This week, a federal court in Louisiana dismissed a lawsuit against protest organizer DeRay Mckesson, putting an end to a case that stretched many years and threatened to chill First Amendment–protected speech.
In July 2016, police officers in Baton Rouge shot and killed Alton Sterling, a black man selling CDs outside a convenience store, while they pinned him to the ground. The shooting sparked protests around the country.
At a Black Lives Matter march in front of the Baton Rouge Police Department just days later, protesters scrapped with police, in some cases throwing water bottles. One demonstrator allegedly threw a rock or a piece of concrete that hit Officer John Ford in the head, causing severe head injuries and knocking out teeth. That protester was never identified, but it was not Mckesson, an activist who allegedly organized the protest.
Regardless, Ford (initially identified as "Officer John Doe Police Officer") sued Mckesson in November 2016. The lawsuit claimed negligence, charging that Mckesson "knew or should have known [his] actions could cause and/or lead to serious personal injury." While admitting that Mckesson never committed or even directly encouraged violent acts, Ford claimed in an amended complaint that Mckesson had "justified" violence in interviews.
In September 2017, the U.S. District Court for the Middle District of Louisiana granted Mckesson's motion to dismiss the case with prejudice, meaning Ford could not refile.
Chief Judge Brian A. Jackson cited NAACP v. Claiborne Hardware (1982), in which the U.S. Supreme Court unanimously found that "the right to associate does not lose all constitutional protection merely because some members of the group may have participated in conduct or advocated doctrine that itself is not protected," including violence. Since Ford "failed to plead sufficient, nonconclusory factual allegations that would tend to demonstrate that Mckesson exceeded the bounds of protected speech," Jackson wrote, "Mckesson cannot be held liable for the conduct of others with whom he associated."

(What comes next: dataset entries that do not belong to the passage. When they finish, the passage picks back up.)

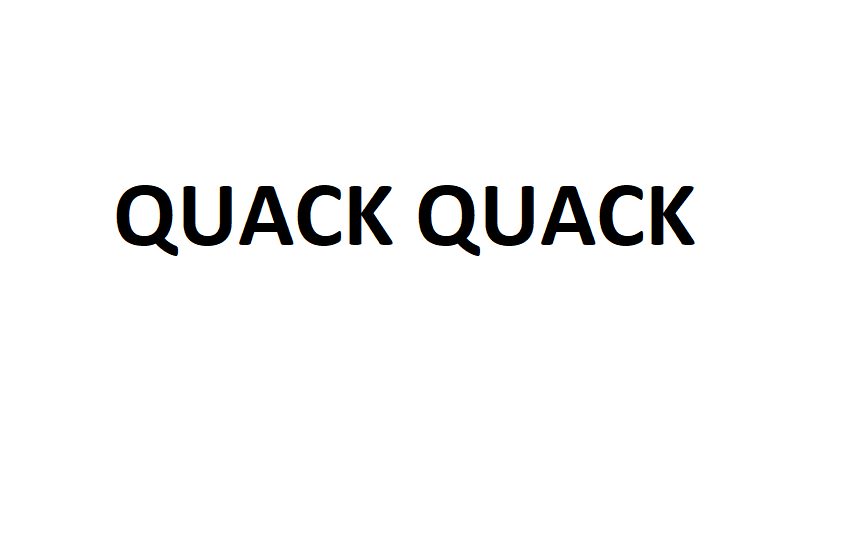QUACK QUACK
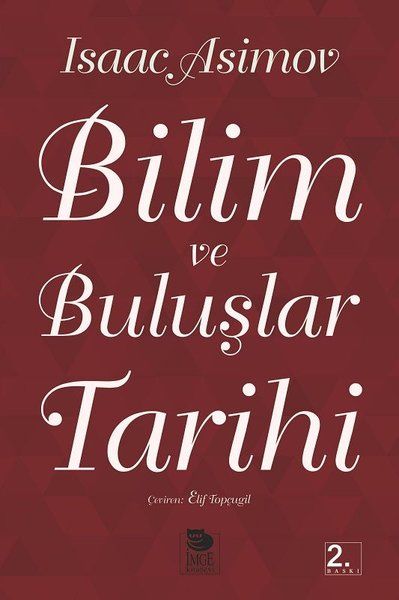 Bilim ve Buluşlar Tarihi Bilim ve Buluşlar Tarihi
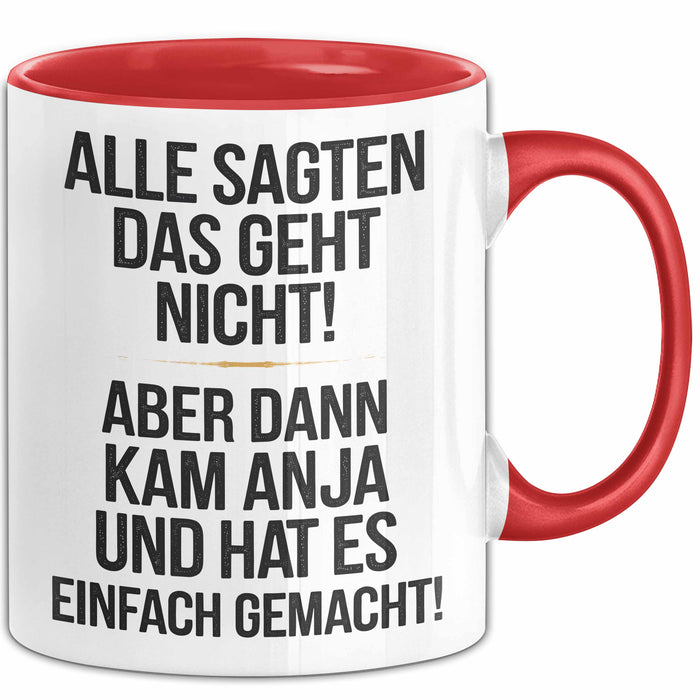Anja Tasse Geschenk Alle Sagten Das Geht Nicht Aber Dann Kam Anja Und Hat Es Einfach Gemacht Geschenkidee Becher mit Name Rot Trendation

But in December 2019, the U.S. Court of Appeals for the 5th Circuit reversed the dismissal and remanded the case back to the district court. "By ignoring the foreseeable risk of violence that his actions created, Mckesson failed to exercise reasonable care in conducting his demonstration," wrote Judge E. Grady Jolly for the majority. "Mckesson owed Doe a duty not to negligently precipitate the crime of a third party. And a jury could plausibly find that a violent confrontation with a police officer was a foreseeable effect of negligently directing a protest."
"'Negligent protest' liability against a protest leader for the violent act of a rogue assailant is a dodge of Claiborne Hardware and clashes head-on with constitutional fundamentals," Judge Don Willett noted in dissent. "Such an exotic theory would have enfeebled America's street-blocking civil rights movement, imposing ruinous financial liability against citizens for exercising core First Amendment freedoms."
Earlier this year, the U.S. Supreme Court declined to take up the case. Justice Sonia Sotomayor pointed to the Supreme Court's 2023 decision Counterman v. Colorado. "The Court explained that 'the First Amendment precludes punishment [for incitement], whether civil or criminal, unless the speaker's words were "intended" (not just likely) to produce imminent disorder,'" Sotomayor wrote.
This week, the district court again decided in Mckesson's favor, finding Ford's claims insufficient under both Louisiana law and the First Amendment, once again dismissing his lawsuit with prejudice. In its decision, the court even spelled out the absurdity of some of the suit's underlying claims.
"According to Defendant, he 'did not engage in any acts of violence at the protest,'" Jackson again writes for the majority. "Plaintiff attempts to rebut this, responding that Defendant 'likely threw his water bottle at police,' and citing to briefing in which Plaintiff argues that because police officers and Plaintiff saw Defendant retrieve a bottle of water, '[o]ne may infer that [Defendant] likely threw his bottle of water at police.'" Jackson calls this an "absurdly speculative inferential leap," especially since Ford testified that "'[he] never saw [Defendant] throw a water bottle' and nobody 'told [him]' Defendant had done so."
"The Supreme Court has long recognized that peaceful protesters cannot be held liable for the unintended, unlawful actions of others, and we're delighted to see that the district court came to the same conclusion," said David Cole, legal director of the American Civil Liberties Union, which acted as part of Mckesson's legal defense team.
Indeed, the decision is a positive outcome. But the case stretched on for an absurdly long stretch of time. In a statement, Mckesson called it "a grueling eight-year process"—eight years in which an injured police officer sought to use the legal system to punish him despite never accusing him of direct violent action. And in that time, dueling court decisions couldn't come to an agreement over whether nonviolent protest activity was truly protected by the First Amendment.